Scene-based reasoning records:
• • •
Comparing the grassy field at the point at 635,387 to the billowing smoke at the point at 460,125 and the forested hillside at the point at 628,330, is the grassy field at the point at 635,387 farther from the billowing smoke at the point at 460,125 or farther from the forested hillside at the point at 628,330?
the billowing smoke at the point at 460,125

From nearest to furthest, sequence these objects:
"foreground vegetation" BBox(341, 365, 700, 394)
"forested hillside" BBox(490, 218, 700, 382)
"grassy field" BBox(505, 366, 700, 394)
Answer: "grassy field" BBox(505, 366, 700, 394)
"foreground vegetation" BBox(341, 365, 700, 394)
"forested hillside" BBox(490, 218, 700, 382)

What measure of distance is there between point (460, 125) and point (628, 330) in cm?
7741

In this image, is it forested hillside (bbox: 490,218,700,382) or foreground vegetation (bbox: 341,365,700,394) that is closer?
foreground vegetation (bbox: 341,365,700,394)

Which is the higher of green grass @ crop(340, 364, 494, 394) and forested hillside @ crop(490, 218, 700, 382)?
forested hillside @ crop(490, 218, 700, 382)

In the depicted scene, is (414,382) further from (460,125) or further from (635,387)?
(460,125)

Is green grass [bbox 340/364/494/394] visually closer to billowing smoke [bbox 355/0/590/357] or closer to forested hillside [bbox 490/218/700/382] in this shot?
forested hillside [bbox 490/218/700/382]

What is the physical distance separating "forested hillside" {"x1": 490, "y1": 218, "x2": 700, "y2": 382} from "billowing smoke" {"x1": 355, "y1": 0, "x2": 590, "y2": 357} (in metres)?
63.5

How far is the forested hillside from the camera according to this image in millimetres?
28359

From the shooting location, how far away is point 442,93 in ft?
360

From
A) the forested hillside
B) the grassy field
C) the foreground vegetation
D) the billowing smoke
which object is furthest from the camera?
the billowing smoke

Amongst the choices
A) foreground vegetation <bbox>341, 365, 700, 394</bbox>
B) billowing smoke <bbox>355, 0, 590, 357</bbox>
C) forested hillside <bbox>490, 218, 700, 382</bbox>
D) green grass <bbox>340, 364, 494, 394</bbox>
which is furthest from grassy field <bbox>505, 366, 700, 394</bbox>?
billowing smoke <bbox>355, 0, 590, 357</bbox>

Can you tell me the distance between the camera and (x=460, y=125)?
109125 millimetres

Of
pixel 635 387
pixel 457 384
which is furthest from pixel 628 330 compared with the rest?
• • •
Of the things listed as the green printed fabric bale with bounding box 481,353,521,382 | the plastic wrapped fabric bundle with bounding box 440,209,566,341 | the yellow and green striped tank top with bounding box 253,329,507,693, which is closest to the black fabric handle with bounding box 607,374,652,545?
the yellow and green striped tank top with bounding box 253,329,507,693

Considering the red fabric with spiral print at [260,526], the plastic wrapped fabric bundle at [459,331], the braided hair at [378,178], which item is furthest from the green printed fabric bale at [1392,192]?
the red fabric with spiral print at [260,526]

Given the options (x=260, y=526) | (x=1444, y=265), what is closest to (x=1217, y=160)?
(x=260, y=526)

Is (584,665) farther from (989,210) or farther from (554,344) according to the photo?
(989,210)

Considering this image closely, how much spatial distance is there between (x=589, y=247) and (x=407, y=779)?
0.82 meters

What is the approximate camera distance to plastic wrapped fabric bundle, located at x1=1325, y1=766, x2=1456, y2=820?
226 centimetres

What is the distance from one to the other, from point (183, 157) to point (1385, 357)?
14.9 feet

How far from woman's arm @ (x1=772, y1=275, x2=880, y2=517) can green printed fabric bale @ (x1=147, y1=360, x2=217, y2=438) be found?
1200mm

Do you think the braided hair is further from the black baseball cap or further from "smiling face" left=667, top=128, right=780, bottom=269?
• • •
**TASK PROMPT**.
Rename "green grass" to "green turf" and rewrite the lines, starting at the line that has "Which is the" and stopping after the line that has "109125 millimetres". Leave everything else unchanged and give only those lines.

**REPLY**.
Which is the higher of green turf @ crop(340, 364, 494, 394) and forested hillside @ crop(490, 218, 700, 382)?
forested hillside @ crop(490, 218, 700, 382)

In the depicted scene, is (414,382) further from (460,125) or further from (635,387)?
(460,125)

Is green turf [bbox 340/364/494/394] visually closer to billowing smoke [bbox 355/0/590/357] or closer to forested hillside [bbox 490/218/700/382] in this shot?
forested hillside [bbox 490/218/700/382]

What is the physical distance separating "forested hillside" {"x1": 490, "y1": 218, "x2": 700, "y2": 382} from "billowing smoke" {"x1": 355, "y1": 0, "x2": 590, "y2": 357} (in metres)?
63.5

How far is the forested hillside from the camera according to this image in millimetres?
28359

From the shooting location, how far away is point 442,93 in ft?
360

From
A) the forested hillside
B) the grassy field
C) the foreground vegetation
D) the billowing smoke
which object is furthest from the camera?
the billowing smoke

Amongst the choices
A) foreground vegetation <bbox>341, 365, 700, 394</bbox>
B) billowing smoke <bbox>355, 0, 590, 357</bbox>
C) forested hillside <bbox>490, 218, 700, 382</bbox>
D) green turf <bbox>340, 364, 494, 394</bbox>
which is furthest from grassy field <bbox>505, 366, 700, 394</bbox>?
billowing smoke <bbox>355, 0, 590, 357</bbox>

Can you tell me the distance between the camera and (x=460, y=125)?
109125 millimetres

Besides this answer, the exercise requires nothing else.